Ausgewählter Text =
========================

Papst Benedikt XVI.: Ansprache während der Generalaudienz am 14.3.07:

IGNATIUS

Liebe Brüder und Schwestern!

Wie bereits am vergangenen Mittwoch wollen wir auch heute über die Persönlichkeiten der jungen Kirche sprechen. In der vergangenen Woche haben wir über Papst Clemens I., den dritten Nachfolger des heiligen Petrus, gesprochen. Heute sprechen wir über den heiligen Ignatius, der vom Jahr 70 bis zum Jahr 107, dem Datum seines Martyriums, der dritte Bischof von Antiochia war. In jener Zeit waren Rom, Alexandria und Antiochia die drei großen Weltstädte des römischen Reiches. Das Konzil von Nizäa spricht von drei „Primaten“: dem Primat von Rom, doch auch Alexandria und Antiochia haben in gewisser Weise Anteil an einem „Primat“.

========================

Ziel A = Von welchem Jahr bis zu welchem Jahr war Ignatius laut der Ansprache über Ignatius Bischof von Antiochia?
Ziel B = Führe die Ansprache über Ignatius im Anschluss an ihren letzten Satz weiter.

Gesammelte Daten =
========================

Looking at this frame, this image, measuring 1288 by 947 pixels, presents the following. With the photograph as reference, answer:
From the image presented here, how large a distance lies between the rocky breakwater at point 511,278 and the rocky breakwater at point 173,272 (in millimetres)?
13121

========================

Ausgabe A = Vom Jahr 70 bis zum Jahr 107.

Ausgabe B =
Der heilige Ignatius war Bischof von Antiochia, das sich in der heutigen Türkei befindet. Wie wir aus der Apostelgeschichte wissen, ist hier in Antiochia eine blühende christliche Gemeinde entstanden: ihr erster Bischof war der Apostel Petrus – so sagt uns die Überlieferung –, und dort wurden „die Jünger zum ersten Mal Christen“ genannt (Apg 11, 26). Eusebius von Cäsarea, ein Historiker aus dem vierten Jahrhundert, widmet dem Leben und dem literarischen Werk des Ignatius ein ganzes Kapitel seiner „Storia Ecclesiastica“ (3, 36).

Beide Strömungen münden in die Nachahmung Christi ein

„Nach der Überlieferung – so schreibt er – wurde Ignatius von Syrien aus nach Rom geschickt und dort wegen seines Glaubens an Christus den wilden Tieren zur Beute ausgeliefert. Als er unter strengster militärischer Bewachung (die Ignatius in seinem Brief an die Römer – 5, 1 – als „zehn Leoparden“ bezeichnet) durch Asien transportiert wurde, stärkte er in den einzelnen Städten die Kirchengemeinden, mit denen er zusammentraf, durch mündliche Belehrungen und Mahnungen. Vor allem legte er ihnen besonders nahe, sie sollten sich vor den Häresien hüten, die gerade damals zum ersten Male auftauchten. Auch schärfte er ihnen ein, sie sollten unentwegt an der Überlieferung der Apostel festhalten“.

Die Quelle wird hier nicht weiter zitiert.